-- start of RECORDS SUPPLIED --

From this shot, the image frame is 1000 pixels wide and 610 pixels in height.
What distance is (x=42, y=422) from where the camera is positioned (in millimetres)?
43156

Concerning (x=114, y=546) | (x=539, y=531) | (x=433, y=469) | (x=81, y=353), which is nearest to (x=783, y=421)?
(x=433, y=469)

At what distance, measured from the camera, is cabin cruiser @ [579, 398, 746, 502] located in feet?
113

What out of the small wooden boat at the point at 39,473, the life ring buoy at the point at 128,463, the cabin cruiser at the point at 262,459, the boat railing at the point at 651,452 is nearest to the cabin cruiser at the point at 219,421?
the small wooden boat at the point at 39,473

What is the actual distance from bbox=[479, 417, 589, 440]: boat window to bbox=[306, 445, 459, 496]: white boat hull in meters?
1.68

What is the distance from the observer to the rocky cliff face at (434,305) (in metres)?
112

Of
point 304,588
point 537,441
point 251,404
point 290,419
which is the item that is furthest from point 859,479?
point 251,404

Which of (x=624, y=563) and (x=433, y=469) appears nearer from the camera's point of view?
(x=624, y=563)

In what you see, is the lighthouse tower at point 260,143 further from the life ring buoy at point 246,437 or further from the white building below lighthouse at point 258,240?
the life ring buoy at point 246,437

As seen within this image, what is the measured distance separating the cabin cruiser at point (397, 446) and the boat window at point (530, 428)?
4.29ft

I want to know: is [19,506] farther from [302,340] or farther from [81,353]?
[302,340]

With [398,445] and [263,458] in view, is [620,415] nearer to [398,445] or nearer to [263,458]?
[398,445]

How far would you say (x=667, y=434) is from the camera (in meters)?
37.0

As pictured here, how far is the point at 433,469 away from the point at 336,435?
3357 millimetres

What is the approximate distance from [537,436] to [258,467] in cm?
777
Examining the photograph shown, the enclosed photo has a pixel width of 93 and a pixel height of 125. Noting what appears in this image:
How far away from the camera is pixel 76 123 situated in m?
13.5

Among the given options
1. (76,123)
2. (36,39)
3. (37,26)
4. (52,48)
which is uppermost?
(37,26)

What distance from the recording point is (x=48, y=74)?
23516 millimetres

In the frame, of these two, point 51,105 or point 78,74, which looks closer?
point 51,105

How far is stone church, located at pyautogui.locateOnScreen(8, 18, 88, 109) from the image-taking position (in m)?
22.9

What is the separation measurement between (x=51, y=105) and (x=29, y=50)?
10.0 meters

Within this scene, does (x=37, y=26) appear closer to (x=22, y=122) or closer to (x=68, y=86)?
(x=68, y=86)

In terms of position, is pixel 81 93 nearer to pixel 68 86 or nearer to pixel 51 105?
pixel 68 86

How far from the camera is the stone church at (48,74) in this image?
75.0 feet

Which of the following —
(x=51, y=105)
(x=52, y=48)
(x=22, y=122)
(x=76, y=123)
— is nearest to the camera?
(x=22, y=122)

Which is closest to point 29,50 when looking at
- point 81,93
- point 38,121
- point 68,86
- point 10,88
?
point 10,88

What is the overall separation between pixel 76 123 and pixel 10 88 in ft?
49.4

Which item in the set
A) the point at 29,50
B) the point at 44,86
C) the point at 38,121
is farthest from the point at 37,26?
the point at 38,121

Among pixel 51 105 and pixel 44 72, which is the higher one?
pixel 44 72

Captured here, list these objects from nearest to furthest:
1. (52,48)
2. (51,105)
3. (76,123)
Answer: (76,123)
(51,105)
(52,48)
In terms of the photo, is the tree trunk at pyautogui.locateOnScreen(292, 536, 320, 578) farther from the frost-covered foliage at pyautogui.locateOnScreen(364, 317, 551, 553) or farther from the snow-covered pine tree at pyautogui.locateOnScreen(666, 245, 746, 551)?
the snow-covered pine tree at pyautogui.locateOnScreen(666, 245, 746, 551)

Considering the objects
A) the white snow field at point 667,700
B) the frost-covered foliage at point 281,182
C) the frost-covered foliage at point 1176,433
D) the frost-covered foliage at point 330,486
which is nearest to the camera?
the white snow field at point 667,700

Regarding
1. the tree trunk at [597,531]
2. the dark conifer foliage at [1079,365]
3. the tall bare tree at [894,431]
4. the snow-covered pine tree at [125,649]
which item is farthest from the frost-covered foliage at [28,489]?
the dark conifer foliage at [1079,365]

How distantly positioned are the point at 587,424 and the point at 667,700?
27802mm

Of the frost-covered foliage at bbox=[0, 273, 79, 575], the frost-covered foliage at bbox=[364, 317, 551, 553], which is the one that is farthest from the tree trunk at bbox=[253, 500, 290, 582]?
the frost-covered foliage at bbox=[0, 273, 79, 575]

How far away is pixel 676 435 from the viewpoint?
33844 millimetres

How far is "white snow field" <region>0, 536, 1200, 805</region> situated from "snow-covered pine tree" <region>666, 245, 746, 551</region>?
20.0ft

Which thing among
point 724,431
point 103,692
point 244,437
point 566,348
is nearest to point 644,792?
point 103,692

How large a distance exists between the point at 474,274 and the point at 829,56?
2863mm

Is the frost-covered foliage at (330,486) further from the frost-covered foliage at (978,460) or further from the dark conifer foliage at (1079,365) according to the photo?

-- end of RECORDS SUPPLIED --

**WHAT YOU ARE ASKED TO DO:** Find every line in the data that contains the word "item" and copy each of those lines.

**RESPONSE TO THIS TASK:**
which is the item that is furthest from point 859,479?
Which item in the set
which item is farthest from the frost-covered foliage at [28,489]?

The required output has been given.